The Tragic Transformation a Single Year Has Brought in the US
One year ago, the situation was completely separate. Before the American presidential vote, thoughtful residents could admit America's significant faults – its injustices and imbalance – yet they continued to see it as America. A democracy. A country where constitutional order held significance. A nation led by a respectable and upright official, even with his older age and declining health.
Currently, in late October 2025, many of us hardly identify the country we inhabit. Individuals suspected of being unauthorized foreigners are rounded up and pushed into vans, sometimes refused legal rights. The left side of the White House – is being destroyed for an obscene ballroom. The president is harassing his adversaries or perceived antagonists and demanding legal authorities hand over an enormous amount of citizen dollars. Armed military personnel are dispatched across metropolitan centers under fabricated reasons. The Pentagon, relabeled the Defense Ministry, has – in effect – liberated itself of routine media oversight as it spends possibly reaching close to a trillion USD from citizen taxes. Institutions, legal practices, journalism organizations are submitting from leader's menaces, and rich magnates are treated like aristocracy.
“The United States, just months before its quarter-millennium anniversary as the world’s leading democracy, has fallen over the limit into autocracy and fascism,” a noted author, commented this past summer. “Ultimately, swifter than I believed likely, it transpired in America.”
Every morning starts with fresh terrors.

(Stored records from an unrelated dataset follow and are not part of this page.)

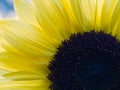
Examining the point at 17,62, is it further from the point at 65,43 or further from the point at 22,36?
the point at 65,43

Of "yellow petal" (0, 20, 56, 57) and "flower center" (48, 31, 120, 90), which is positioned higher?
"yellow petal" (0, 20, 56, 57)

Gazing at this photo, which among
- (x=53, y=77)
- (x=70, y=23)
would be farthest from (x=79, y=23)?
(x=53, y=77)

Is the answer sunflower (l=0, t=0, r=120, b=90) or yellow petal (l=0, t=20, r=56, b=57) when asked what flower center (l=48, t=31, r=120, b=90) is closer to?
sunflower (l=0, t=0, r=120, b=90)

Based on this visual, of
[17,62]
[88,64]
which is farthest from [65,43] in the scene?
[17,62]

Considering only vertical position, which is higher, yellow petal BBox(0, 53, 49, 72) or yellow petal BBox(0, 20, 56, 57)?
yellow petal BBox(0, 20, 56, 57)

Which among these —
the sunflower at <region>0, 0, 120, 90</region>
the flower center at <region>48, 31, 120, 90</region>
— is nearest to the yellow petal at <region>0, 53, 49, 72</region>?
the sunflower at <region>0, 0, 120, 90</region>

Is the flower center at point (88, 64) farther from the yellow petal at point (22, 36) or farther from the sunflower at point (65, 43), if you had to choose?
the yellow petal at point (22, 36)

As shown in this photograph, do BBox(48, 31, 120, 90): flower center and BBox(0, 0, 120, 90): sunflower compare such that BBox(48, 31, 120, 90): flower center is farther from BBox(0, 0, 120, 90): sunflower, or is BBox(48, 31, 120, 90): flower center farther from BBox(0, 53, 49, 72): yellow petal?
BBox(0, 53, 49, 72): yellow petal
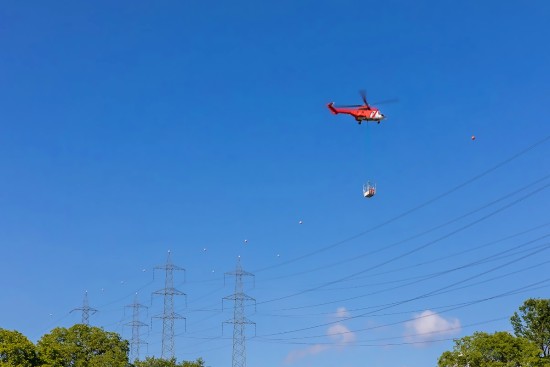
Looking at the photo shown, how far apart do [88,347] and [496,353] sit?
63299 mm

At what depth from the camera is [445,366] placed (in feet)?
344

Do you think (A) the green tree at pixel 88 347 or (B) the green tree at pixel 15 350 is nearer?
(B) the green tree at pixel 15 350

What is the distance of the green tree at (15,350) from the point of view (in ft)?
310

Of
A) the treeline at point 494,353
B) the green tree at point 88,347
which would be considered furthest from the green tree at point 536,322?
the green tree at point 88,347

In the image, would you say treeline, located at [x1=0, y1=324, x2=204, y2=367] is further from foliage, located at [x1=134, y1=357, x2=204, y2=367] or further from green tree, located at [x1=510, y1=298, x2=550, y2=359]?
green tree, located at [x1=510, y1=298, x2=550, y2=359]

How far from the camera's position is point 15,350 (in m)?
95.4

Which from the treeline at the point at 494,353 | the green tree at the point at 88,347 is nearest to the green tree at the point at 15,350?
the green tree at the point at 88,347

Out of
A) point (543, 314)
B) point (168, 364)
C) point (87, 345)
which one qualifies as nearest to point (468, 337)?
point (543, 314)

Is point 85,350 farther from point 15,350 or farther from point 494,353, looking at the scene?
point 494,353

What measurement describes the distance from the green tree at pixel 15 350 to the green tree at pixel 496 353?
59.4m

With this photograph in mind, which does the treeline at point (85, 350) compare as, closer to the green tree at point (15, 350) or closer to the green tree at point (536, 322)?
the green tree at point (15, 350)

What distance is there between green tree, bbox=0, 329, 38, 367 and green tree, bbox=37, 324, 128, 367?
1192 centimetres

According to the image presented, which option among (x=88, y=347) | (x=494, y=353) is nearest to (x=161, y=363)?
(x=88, y=347)

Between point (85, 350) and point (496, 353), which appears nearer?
point (496, 353)
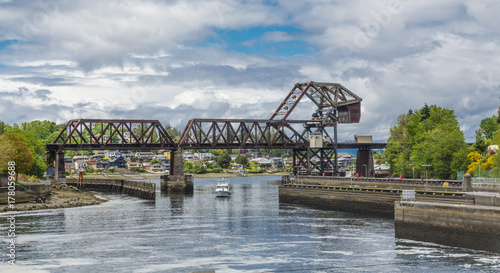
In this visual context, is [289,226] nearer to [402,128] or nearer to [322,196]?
[322,196]

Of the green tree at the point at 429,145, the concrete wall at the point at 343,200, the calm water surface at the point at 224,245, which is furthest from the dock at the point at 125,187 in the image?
the green tree at the point at 429,145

It is challenging to understand – and agonizing to acknowledge – how severely declined we are, and the rapid pace with which it occurred.
However, we understand that the leader was properly voted in. Even after his highly troubling first term and despite the alerts linked to the awareness of the rightwing blueprint – following Trump himself said publicly he would act as an autocrat just on day one – sufficient voters elected him instead of the other candidate.

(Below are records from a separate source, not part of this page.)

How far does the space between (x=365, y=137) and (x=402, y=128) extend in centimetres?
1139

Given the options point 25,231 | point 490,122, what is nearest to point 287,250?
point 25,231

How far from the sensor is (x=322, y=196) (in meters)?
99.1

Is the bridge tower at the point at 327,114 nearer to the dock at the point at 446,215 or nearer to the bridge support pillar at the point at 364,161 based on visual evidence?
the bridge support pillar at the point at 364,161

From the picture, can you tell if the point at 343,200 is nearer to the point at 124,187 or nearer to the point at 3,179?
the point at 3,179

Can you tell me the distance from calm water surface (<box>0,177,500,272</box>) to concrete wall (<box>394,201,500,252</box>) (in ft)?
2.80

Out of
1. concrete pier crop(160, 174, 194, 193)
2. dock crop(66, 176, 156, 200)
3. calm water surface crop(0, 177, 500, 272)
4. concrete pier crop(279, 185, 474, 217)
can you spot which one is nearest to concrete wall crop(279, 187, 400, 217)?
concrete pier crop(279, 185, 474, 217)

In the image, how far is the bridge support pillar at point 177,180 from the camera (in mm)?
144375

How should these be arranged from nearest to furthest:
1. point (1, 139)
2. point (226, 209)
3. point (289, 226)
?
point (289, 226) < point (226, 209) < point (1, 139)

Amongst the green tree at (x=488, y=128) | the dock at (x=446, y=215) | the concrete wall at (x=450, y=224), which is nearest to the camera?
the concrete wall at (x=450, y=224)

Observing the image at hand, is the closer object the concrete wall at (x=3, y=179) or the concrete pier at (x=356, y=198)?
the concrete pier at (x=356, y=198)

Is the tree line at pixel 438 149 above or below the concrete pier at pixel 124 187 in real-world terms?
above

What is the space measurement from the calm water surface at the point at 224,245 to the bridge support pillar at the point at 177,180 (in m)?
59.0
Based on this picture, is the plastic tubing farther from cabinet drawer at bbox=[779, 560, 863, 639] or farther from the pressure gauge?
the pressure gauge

Frightening as the present situation are, it’s even scarier to recognize that we are just three-quarters of a year into this administration. What will another 36 months of this downfall leave us? And suppose the three years becomes an prolonged era, since there is nobody to restrain this ruler from determining that another term is essential, possibly for defense purposes?
Certainly, not everything is hopeless. There are legislative votes in 2026 that may bring a different political equilibrium, if Democrats regain either chamber of Congress. There exist elected officials who are attempting to impose some accountability, like lawmakers currently launching an investigation into the attempted money grab from legal authorities.
And a presidential election in 2028 could start us down the road to recovery just as last year’s election set us on this unfortunate course.
There are millions of Americans protesting in urban areas of their cities, similar to recent recently in the No Kings rallies.
A former official, commented this week that “the slumbering force of the nation is awakening”, just as it did post-McCarthyism in the 1950s or during the sixties activism or during the Nixon controversy.
On those occasions, the unstable nation finally returned to balance.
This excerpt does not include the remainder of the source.